SHORT PROBLEM 1:
Copy the passage from "If we put together" to "that to science." in the forum post about the God particle, word for word.
— Start DOCUMENT TEXT —
Postby Access Denied » Wed Mar 26, 2008 8:34 am

Saw this <spock>fascinating</spock> article today... 8)

In Search of the God Particle
http://www.newsweek.com/id/128877

The biggest experiment in particle physics, the Large Hadron Collider, starts this summer in Switzerland. The goal is to find signs of an elusive particle called the Higgs boson—also known as the "God particle" because it might ultimately lead to a grand theory of the universe. What impact will the experiments have on our ideas of the cosmos and our place in it? To find out, NEWSWEEK's Ana Elena Azpurua spoke about science and religion with theoretical physicist and Nobel laureate Steven Weinberg at the University of Texas in Austin.

Here's a couple of the answers I thought he handled well...

What about possible contributions toward finding a final theory? Would that upset religious believers?

If we put together something like a final theory in which all the forces and the particles are explained and that theory also throws light on the origin of the Big Bang and gives us a consistent picture of cosmology, there will be a little less for religion to explain. But religion has evolved along with science. It is something created by human beings, and as human beings learn more and more their religion changes. Today, especially in the more established religious sects in the West, they've learned to stop trying to explain nature religiously and leave that to science.
— End DOCUMENT TEXT —
— Start DATASET —
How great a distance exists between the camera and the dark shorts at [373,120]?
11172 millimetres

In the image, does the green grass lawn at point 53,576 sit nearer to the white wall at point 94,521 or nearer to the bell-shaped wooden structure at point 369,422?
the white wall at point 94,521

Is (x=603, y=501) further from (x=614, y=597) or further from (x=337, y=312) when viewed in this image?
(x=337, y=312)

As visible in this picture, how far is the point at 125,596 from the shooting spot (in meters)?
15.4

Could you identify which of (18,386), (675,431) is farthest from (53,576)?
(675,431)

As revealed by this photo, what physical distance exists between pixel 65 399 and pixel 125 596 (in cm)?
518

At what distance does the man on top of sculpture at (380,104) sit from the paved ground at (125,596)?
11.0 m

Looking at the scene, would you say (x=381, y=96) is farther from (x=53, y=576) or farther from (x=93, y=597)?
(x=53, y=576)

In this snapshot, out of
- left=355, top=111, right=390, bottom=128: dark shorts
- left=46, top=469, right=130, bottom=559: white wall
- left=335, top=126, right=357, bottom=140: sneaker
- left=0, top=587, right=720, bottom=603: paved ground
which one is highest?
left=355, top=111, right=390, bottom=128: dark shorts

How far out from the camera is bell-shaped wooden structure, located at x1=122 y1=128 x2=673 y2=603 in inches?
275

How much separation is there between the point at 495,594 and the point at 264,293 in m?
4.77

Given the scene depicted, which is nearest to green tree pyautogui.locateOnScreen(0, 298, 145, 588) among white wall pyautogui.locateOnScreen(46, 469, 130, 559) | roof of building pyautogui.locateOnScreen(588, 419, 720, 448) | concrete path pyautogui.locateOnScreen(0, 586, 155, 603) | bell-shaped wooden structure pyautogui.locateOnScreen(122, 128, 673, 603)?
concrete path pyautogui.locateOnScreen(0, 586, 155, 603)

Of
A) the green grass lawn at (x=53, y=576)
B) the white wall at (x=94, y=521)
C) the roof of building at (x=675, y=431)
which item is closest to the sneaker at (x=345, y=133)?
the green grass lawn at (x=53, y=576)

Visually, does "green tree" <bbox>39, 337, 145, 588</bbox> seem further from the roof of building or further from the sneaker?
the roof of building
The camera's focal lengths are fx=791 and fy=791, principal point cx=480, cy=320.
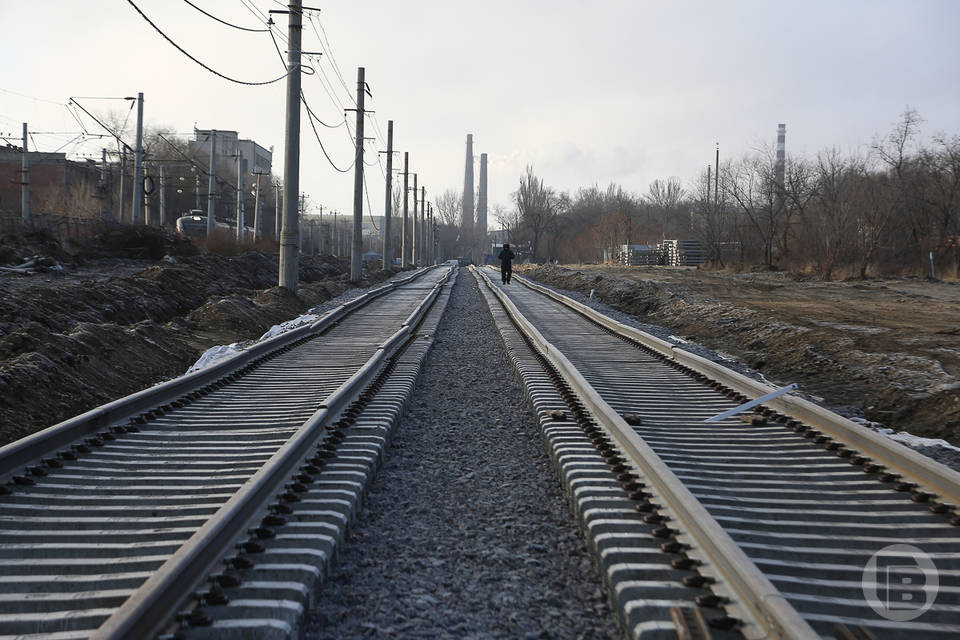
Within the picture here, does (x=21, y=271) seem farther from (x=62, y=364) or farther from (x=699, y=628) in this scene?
(x=699, y=628)

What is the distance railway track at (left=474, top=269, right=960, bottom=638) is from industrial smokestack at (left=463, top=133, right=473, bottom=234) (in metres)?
158

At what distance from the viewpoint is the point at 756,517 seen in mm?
4125

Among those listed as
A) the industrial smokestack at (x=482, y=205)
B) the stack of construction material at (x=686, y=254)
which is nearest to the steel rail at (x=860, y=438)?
the stack of construction material at (x=686, y=254)

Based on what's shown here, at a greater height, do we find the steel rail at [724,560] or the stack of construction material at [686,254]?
the stack of construction material at [686,254]

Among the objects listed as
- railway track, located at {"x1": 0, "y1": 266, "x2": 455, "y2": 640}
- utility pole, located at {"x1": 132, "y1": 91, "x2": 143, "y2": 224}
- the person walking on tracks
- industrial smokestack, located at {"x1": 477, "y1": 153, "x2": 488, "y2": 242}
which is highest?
industrial smokestack, located at {"x1": 477, "y1": 153, "x2": 488, "y2": 242}

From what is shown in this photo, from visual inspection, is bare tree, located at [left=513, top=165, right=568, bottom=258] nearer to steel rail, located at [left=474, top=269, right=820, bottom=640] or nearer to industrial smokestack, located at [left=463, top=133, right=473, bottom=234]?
industrial smokestack, located at [left=463, top=133, right=473, bottom=234]

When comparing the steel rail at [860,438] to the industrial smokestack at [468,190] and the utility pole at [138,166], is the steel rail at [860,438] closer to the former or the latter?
the utility pole at [138,166]

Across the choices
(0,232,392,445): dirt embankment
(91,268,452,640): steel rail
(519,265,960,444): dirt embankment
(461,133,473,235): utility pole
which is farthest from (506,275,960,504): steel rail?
(461,133,473,235): utility pole

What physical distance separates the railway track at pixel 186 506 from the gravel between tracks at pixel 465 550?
0.18 m

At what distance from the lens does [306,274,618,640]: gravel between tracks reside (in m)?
3.13

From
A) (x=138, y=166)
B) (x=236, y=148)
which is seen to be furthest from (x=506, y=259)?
(x=236, y=148)

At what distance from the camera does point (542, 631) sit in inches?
120

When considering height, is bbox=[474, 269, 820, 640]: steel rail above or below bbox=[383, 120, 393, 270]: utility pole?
below

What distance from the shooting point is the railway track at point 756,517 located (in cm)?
294
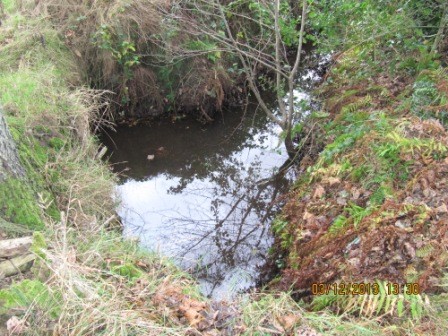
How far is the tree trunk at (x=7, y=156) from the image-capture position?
3.17 metres

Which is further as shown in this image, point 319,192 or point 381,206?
point 319,192

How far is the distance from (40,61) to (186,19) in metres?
2.54

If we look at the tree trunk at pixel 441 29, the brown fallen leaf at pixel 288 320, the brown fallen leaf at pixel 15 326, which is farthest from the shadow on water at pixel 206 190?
the tree trunk at pixel 441 29

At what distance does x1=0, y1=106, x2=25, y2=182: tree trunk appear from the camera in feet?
10.4

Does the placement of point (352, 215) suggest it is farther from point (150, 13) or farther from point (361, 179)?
point (150, 13)

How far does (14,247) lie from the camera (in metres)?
2.77

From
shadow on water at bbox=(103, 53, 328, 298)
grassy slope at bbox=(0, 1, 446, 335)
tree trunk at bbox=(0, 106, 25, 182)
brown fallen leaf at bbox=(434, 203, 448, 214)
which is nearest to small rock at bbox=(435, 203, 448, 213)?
brown fallen leaf at bbox=(434, 203, 448, 214)

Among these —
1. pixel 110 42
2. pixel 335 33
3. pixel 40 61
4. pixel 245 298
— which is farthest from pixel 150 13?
pixel 245 298

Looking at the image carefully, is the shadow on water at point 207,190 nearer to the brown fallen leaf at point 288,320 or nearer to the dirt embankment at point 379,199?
the dirt embankment at point 379,199

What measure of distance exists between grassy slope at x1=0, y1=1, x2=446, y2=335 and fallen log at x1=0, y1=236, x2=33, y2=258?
14 cm

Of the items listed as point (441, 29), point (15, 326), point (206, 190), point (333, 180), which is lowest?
point (206, 190)
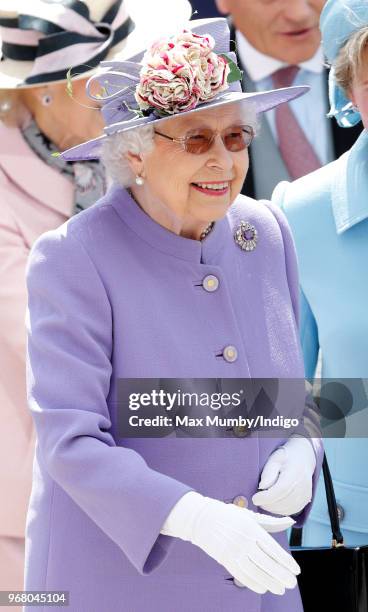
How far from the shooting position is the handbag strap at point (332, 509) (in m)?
3.41

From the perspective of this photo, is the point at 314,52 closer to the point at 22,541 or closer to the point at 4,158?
the point at 4,158

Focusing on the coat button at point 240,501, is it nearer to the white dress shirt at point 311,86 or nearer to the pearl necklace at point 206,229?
the pearl necklace at point 206,229

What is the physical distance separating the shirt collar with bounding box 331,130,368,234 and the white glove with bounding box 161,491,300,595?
1307mm

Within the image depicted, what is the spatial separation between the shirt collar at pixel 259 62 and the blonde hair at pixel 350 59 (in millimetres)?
2166

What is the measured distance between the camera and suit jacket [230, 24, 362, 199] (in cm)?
597

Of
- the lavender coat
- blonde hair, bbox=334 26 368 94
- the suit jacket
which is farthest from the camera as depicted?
the suit jacket

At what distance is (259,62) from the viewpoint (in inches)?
238

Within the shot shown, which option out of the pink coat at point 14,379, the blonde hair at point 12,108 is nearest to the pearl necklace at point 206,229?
the pink coat at point 14,379

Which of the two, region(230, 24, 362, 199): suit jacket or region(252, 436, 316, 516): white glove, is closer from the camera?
region(252, 436, 316, 516): white glove

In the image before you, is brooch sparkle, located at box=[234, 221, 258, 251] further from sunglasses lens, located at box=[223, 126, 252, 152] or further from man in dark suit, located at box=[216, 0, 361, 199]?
man in dark suit, located at box=[216, 0, 361, 199]

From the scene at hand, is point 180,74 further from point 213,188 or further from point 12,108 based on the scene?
point 12,108

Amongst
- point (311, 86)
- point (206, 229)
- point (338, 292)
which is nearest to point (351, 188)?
point (338, 292)

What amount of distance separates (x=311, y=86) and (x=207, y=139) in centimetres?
296

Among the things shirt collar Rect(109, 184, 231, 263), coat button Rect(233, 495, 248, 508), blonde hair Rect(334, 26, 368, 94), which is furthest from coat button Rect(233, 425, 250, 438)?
— End DATASET —
SHORT PROBLEM 2:
How many lines of the records contain the word "industrial"? Reply with the number alone.

ANSWER 1:
If we put together something like a final theory in which all the forces and the particles are explained and that theory also throws light on the origin of the Big Bang and gives us a consistent picture of cosmology, there will be a little less for religion to explain. But religion has evolved along with science. It is something created by human beings, and as human beings learn more and more their religion changes. Today, especially in the more established religious sects in the West, they've learned to stop trying to explain nature religiously and leave that to science.

ANSWER 2:
7